— Task to carry out —
Could you print the lines below exactly, from the one holding "scientific name: Rodentia" through the last line, with no other output?

[Dataset items]
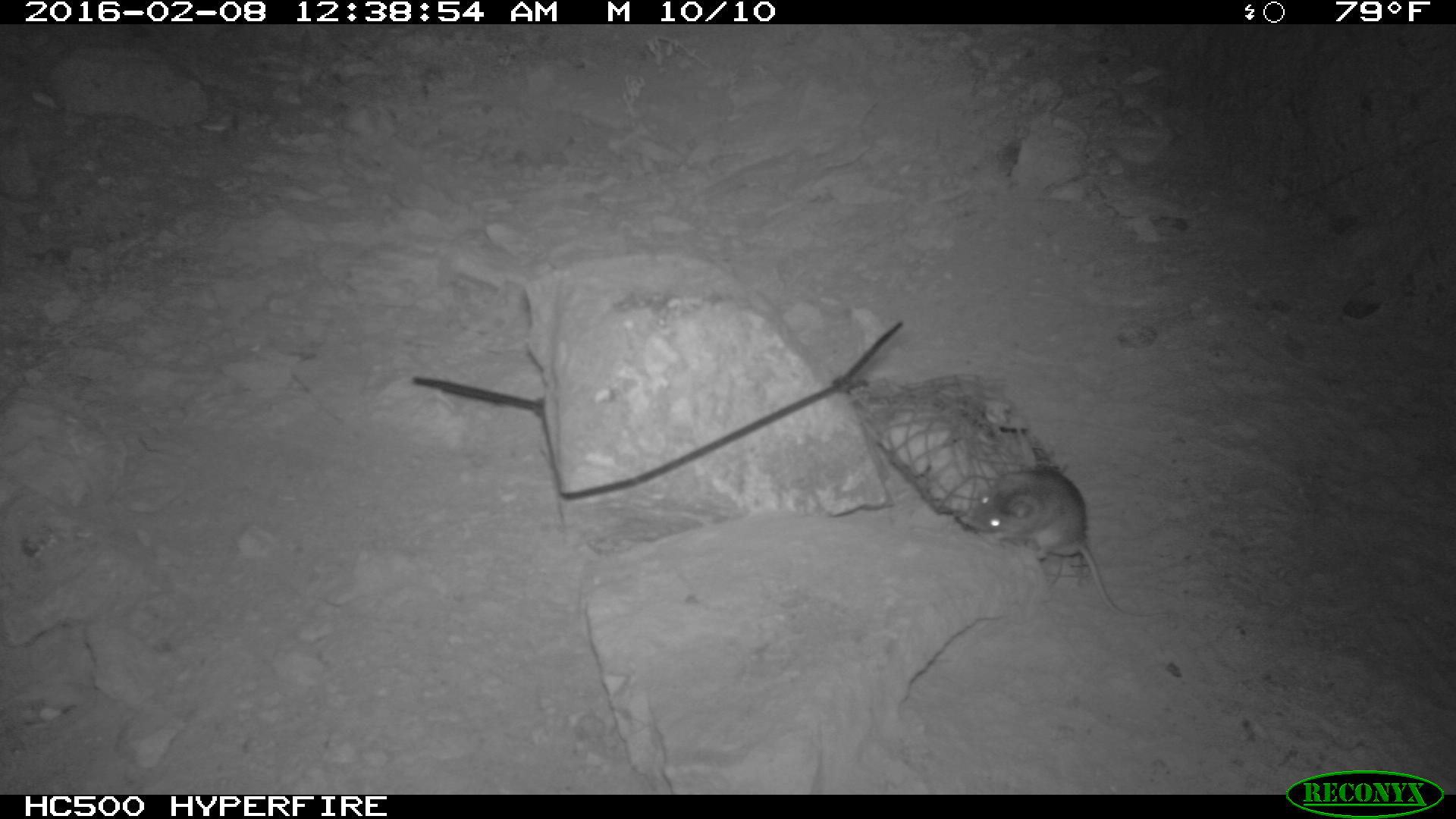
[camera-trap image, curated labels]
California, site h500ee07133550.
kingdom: Animalia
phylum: Chordata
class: Mammalia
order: Rodentia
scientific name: Rodentia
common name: rodent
Rodent (Rodentia).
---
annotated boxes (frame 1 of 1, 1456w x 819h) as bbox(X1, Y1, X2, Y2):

— Answer for the task —
scientific name: Rodentia
common name: rodent
Rodent (Rodentia).
---
annotated boxes (frame 1 of 1, 1456w x 819h) as bbox(X1, Y1, X2, Y2):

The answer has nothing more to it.